Ian Hickson wrote:
On Mon, 4 Dec 2006, Ian Hickson wrote:
It also doesn't work that well. I'd be interested to see what happened
in IE if the SVG used the SVG 1.2 <textArea> feature. Or if it used the
SVG <text> and <tSpan> features.
Case in point:
http://www.intertwingly.net/blog/2006/12/01/The-White-Pebble
In IE, there's some stray "XHTML HTML" and "XHTML HTML XML" text. This
isn't acceptable to most people. It certainly isn't something that it
would make sense to encourage.
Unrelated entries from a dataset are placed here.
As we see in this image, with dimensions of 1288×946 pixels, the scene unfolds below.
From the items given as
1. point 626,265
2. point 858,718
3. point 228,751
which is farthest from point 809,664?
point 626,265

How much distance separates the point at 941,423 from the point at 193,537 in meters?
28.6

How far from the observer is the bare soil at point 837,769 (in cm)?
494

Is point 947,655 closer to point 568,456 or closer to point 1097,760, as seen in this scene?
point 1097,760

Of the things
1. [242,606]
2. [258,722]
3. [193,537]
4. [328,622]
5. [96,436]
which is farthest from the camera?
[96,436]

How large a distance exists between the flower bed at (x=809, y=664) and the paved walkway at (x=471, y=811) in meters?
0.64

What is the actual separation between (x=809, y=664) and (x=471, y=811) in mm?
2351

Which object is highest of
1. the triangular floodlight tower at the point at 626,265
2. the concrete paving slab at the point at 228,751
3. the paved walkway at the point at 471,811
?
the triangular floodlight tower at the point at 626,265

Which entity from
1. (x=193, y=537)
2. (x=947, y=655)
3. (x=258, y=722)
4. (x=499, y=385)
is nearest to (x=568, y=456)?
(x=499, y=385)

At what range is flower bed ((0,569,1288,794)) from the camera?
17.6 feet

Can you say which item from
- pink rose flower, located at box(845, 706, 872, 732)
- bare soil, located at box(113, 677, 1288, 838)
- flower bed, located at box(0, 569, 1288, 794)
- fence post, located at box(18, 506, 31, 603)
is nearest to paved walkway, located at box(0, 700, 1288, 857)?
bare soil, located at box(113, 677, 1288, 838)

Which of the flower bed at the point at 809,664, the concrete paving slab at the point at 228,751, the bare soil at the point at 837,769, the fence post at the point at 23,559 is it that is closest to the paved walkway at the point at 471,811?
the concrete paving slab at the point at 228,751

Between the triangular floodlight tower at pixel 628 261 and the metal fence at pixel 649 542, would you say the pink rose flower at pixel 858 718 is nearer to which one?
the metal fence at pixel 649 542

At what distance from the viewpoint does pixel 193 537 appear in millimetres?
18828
The worst possible outcome here would be
for browsers like IE to start trying to parse this "SVG" in text/html,
because the lack of any sensible parsing rules for it would guarentee that
we're faced with even more "tag soup", thus undoing all the work that the
HTML5 spec is trying to do to get us past that.
You are aware that I like to "tweak" IE users, right?
With the current technology, this could have been avoided with a single
div and two lines of CSS. And I am most capable of doing that.
In the longer run, I do believe that an architected simple rule like:
xmlns attributes are invalid on HTML elements except html, and
when found on unrecognized attributes imply style="display:none"
unless you recognize the value of this attribute.
... would channel those with insane desires to make extensions into
doing so in a manner that is harmless. Such a rule might take a year or
two to get widely deployed, but the worst feet-draggers won't be
affected any worse than they were in the days when <table> was young.